_What is being asked_
Which lines in the records below include the word "javascript"? Report each of them in full.

_Records to process_
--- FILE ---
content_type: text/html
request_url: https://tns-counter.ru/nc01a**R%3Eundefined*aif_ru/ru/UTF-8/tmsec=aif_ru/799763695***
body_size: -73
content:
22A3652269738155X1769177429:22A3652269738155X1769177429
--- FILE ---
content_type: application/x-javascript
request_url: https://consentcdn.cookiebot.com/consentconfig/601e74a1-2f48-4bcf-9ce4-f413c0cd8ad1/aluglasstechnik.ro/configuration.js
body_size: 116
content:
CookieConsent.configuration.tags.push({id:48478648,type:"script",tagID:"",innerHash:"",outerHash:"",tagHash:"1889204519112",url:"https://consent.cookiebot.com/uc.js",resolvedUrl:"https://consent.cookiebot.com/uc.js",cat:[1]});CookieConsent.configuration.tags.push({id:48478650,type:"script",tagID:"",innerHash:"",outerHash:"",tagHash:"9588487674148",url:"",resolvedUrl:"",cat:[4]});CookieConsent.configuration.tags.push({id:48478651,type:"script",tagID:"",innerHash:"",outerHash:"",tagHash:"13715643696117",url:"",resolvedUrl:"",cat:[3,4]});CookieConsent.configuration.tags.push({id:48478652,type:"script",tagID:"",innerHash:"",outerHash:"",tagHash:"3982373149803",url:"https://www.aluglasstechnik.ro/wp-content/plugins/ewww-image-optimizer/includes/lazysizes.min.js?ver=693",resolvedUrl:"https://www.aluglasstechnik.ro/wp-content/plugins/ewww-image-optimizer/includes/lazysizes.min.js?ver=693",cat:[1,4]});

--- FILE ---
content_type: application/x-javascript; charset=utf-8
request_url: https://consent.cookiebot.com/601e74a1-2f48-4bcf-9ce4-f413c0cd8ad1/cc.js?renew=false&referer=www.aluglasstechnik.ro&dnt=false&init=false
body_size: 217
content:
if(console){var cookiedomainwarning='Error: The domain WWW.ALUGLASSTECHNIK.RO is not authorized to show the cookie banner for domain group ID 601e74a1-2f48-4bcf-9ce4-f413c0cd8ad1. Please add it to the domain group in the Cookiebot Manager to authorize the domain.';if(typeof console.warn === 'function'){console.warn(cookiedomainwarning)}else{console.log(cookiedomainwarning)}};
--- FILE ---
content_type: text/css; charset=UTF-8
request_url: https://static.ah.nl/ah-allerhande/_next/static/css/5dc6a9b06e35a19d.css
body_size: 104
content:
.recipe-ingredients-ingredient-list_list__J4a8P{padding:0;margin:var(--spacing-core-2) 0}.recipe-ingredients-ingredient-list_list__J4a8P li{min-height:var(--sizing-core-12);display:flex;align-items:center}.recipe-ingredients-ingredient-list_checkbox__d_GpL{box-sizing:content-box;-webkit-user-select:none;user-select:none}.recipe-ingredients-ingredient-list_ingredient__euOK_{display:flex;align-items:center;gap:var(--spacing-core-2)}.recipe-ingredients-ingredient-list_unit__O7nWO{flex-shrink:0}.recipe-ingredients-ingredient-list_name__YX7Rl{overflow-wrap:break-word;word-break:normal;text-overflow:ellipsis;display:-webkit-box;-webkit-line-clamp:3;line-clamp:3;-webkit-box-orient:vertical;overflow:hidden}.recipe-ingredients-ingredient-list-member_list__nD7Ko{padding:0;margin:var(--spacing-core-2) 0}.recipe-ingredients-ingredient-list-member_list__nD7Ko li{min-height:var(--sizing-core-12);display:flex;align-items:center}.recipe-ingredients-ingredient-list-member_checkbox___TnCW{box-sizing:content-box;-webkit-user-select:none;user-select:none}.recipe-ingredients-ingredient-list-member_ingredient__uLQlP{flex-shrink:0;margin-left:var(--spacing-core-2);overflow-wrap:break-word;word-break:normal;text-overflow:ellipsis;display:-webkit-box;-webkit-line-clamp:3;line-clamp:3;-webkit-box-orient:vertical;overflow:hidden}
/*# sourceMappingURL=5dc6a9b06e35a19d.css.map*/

_Worked solution_
content_type: application/x-javascript
content_type: application/x-javascript; charset=utf-8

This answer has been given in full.